For the material that follows, return exactly the lines from the one with "United States, site lebec_CA-07." through the one with "Tanzania, site F10, 2011-11-17", both ends included.

Content starts

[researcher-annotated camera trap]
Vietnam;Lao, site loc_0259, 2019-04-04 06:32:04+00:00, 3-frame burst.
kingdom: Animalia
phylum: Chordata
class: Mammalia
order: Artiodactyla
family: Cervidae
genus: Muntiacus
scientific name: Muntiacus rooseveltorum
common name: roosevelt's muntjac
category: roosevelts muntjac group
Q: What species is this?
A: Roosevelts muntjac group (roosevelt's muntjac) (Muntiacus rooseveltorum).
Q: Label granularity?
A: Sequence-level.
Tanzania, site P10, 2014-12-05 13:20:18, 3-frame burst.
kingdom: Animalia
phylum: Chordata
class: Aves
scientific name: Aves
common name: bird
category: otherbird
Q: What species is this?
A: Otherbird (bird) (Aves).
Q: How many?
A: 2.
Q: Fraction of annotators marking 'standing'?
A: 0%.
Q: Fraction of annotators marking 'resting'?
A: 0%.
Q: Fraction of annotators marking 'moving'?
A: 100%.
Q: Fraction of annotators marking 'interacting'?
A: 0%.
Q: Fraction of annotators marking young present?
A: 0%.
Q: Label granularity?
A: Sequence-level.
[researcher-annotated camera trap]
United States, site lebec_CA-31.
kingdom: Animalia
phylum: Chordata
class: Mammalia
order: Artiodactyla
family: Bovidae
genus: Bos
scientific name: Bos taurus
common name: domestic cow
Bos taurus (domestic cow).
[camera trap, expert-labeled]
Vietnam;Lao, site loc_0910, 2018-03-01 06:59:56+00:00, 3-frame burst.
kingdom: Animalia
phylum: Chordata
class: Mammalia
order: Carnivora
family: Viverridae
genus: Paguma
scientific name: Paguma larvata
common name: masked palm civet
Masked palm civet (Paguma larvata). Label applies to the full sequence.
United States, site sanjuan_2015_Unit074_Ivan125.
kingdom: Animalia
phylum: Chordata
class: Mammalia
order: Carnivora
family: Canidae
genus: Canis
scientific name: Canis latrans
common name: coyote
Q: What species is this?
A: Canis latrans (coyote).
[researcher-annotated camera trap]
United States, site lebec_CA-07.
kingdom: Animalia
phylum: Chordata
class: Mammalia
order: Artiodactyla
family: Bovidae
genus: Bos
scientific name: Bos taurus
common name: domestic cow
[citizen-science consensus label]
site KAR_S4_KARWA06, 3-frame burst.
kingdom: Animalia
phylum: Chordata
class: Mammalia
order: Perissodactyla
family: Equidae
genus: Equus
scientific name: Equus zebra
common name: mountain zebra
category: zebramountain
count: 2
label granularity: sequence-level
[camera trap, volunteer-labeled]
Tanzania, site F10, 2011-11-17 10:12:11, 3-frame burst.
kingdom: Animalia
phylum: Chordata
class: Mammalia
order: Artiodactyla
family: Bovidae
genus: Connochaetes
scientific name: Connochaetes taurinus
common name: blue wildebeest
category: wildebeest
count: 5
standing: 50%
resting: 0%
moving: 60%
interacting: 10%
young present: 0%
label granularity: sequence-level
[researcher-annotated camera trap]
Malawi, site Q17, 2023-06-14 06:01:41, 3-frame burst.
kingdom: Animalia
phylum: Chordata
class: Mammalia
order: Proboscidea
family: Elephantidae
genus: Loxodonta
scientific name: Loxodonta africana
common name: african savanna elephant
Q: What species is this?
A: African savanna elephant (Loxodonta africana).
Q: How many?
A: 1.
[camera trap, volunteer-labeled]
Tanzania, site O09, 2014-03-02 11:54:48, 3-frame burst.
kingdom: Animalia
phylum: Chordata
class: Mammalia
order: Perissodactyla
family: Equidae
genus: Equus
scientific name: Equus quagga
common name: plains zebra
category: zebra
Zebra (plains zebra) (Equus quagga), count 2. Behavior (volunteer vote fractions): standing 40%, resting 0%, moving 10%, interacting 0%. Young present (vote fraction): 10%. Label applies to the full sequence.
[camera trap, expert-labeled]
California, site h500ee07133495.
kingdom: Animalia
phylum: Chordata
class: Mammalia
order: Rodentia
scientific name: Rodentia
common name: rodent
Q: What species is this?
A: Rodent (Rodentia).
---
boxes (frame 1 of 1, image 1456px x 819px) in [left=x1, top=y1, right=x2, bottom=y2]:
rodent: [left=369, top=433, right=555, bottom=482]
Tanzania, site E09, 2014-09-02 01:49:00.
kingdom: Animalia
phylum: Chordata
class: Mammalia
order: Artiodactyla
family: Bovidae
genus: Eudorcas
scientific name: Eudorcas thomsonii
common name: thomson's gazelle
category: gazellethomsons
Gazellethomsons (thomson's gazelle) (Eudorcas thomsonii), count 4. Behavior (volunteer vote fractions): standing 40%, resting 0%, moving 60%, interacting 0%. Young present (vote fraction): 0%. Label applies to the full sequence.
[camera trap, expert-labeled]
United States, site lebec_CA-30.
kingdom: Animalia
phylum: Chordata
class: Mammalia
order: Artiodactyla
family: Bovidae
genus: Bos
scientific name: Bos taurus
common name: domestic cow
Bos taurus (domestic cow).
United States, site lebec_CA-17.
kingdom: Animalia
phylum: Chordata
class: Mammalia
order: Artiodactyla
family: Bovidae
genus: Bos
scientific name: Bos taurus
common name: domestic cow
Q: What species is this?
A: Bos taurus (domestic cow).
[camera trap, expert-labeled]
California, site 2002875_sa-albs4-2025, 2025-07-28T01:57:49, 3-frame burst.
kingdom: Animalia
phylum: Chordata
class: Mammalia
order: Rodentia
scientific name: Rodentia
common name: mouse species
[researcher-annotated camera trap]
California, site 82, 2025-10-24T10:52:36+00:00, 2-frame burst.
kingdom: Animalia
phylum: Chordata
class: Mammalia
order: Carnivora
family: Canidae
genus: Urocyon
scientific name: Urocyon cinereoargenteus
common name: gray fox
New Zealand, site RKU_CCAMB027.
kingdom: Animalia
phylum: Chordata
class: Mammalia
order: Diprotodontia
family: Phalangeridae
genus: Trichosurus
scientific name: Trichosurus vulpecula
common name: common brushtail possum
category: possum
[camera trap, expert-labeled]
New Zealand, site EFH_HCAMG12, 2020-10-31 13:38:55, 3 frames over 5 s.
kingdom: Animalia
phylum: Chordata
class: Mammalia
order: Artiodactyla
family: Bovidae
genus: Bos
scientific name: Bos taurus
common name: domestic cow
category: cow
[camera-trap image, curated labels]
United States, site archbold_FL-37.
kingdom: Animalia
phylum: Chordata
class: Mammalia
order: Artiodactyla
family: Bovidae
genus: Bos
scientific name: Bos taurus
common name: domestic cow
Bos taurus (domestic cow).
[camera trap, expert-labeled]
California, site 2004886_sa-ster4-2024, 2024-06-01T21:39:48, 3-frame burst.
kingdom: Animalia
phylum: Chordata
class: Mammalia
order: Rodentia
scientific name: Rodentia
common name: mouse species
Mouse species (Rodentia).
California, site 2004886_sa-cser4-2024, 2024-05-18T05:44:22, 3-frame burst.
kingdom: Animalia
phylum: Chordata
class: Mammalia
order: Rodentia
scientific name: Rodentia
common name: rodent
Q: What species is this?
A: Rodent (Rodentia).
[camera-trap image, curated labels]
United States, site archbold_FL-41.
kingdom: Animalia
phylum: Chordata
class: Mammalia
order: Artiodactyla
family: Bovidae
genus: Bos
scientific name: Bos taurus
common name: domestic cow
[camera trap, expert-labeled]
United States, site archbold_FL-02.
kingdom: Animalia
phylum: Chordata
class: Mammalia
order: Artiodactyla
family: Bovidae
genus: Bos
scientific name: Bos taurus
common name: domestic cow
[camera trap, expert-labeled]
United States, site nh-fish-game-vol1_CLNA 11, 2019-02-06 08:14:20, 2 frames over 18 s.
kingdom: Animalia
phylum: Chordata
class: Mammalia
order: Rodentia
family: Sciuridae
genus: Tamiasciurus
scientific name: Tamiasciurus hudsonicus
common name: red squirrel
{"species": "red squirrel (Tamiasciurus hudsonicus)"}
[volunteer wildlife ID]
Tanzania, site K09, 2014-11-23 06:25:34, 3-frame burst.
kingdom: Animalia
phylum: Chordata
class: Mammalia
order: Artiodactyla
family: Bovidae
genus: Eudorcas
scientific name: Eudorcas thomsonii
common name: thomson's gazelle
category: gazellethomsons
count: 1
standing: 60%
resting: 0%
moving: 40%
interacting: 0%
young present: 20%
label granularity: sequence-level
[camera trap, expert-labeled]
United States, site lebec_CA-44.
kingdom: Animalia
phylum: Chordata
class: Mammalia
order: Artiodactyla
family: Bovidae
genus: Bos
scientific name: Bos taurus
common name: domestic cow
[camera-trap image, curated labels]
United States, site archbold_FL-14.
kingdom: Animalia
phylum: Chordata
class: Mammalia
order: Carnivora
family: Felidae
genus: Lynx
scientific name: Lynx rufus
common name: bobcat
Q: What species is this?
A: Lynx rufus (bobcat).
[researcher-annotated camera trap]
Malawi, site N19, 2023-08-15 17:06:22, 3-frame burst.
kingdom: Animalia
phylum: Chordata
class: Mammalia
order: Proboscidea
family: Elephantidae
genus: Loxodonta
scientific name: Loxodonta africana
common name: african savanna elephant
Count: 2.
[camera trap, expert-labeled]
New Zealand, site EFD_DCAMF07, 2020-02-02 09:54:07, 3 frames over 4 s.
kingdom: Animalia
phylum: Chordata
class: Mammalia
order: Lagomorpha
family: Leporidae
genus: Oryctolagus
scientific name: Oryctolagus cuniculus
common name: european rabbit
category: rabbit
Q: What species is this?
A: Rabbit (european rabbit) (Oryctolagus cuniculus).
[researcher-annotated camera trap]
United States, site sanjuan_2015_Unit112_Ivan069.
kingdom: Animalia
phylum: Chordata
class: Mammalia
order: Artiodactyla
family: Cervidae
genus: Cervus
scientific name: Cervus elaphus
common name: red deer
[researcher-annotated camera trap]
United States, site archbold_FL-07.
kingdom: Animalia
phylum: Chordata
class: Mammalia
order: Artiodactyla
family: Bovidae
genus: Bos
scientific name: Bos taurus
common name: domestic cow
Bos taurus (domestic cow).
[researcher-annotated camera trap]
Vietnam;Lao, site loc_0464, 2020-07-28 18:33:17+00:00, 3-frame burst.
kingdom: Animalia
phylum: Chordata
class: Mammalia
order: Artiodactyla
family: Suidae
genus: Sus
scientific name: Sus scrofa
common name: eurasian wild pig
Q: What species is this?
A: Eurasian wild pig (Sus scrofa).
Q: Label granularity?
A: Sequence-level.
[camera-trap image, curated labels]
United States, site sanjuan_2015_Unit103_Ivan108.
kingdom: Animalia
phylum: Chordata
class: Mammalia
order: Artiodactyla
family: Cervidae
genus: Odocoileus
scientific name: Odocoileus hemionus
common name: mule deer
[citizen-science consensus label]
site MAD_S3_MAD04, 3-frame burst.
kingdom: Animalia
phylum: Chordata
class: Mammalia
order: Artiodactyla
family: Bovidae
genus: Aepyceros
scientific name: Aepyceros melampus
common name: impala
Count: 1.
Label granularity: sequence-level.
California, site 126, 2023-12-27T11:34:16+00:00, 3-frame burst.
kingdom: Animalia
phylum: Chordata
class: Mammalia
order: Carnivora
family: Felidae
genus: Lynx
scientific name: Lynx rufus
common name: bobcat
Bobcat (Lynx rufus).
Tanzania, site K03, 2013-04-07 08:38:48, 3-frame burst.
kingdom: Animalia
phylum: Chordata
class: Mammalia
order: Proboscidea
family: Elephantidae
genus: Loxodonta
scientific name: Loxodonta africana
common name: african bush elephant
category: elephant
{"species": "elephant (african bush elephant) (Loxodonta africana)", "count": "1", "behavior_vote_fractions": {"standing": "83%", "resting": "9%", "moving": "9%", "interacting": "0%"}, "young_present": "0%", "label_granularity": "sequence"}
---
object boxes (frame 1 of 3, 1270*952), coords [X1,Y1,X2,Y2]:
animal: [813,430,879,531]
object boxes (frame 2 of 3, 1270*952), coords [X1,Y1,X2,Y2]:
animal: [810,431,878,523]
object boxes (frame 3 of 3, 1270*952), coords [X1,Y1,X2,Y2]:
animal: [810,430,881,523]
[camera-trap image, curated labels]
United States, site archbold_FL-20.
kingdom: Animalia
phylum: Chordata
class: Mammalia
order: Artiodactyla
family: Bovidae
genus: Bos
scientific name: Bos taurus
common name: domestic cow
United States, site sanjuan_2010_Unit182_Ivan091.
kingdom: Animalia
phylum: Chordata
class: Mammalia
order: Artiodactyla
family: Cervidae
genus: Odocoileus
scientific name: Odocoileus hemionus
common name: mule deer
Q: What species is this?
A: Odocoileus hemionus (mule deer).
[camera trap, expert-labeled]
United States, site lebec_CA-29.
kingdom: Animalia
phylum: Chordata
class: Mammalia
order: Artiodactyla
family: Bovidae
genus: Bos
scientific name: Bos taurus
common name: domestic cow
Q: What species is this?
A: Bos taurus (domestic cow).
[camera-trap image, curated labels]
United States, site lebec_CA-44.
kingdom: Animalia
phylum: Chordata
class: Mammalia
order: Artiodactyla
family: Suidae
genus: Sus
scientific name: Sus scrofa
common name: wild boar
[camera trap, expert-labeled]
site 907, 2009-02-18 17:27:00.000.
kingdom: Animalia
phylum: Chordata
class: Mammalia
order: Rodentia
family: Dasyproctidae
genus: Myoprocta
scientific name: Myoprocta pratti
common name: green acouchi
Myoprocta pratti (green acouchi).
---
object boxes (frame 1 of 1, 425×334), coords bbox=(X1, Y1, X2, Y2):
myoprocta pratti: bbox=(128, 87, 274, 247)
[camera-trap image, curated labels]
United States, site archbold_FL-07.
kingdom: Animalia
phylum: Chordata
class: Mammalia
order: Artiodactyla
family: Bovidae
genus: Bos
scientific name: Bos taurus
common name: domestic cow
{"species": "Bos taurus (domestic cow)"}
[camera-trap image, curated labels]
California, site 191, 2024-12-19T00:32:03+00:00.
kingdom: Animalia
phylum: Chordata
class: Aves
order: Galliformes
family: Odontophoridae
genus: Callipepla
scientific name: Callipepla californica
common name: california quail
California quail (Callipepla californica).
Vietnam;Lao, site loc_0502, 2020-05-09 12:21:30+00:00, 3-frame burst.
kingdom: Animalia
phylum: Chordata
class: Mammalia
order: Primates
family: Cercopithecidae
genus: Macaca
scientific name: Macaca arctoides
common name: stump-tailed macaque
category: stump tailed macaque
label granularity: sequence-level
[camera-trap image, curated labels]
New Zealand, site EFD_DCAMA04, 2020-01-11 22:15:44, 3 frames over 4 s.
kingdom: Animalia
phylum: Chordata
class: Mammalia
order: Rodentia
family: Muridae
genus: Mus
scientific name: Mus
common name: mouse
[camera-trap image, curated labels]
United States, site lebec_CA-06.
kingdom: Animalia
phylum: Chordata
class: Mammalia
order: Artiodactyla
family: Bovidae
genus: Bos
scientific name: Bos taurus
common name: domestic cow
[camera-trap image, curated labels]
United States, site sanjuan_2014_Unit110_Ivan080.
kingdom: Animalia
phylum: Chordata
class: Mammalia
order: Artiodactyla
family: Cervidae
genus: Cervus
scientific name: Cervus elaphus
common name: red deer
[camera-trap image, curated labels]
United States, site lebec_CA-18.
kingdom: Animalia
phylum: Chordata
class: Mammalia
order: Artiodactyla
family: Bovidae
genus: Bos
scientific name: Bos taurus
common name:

Content ends

* [TASK OUTPUT]
United States, site lebec_CA-07.
kingdom: Animalia
phylum: Chordata
class: Mammalia
order: Artiodactyla
family: Bovidae
genus: Bos
scientific name: Bos taurus
common name: domestic cow
[citizen-science consensus label]
site KAR_S4_KARWA06, 3-frame burst.
kingdom: Animalia
phylum: Chordata
class: Mammalia
order: Perissodactyla
family: Equidae
genus: Equus
scientific name: Equus zebra
common name: mountain zebra
category: zebramountain
count: 2
label granularity: sequence-level
[camera trap, volunteer-labeled]
Tanzania, site F10, 2011-11-17 10:12:11, 3-frame burst.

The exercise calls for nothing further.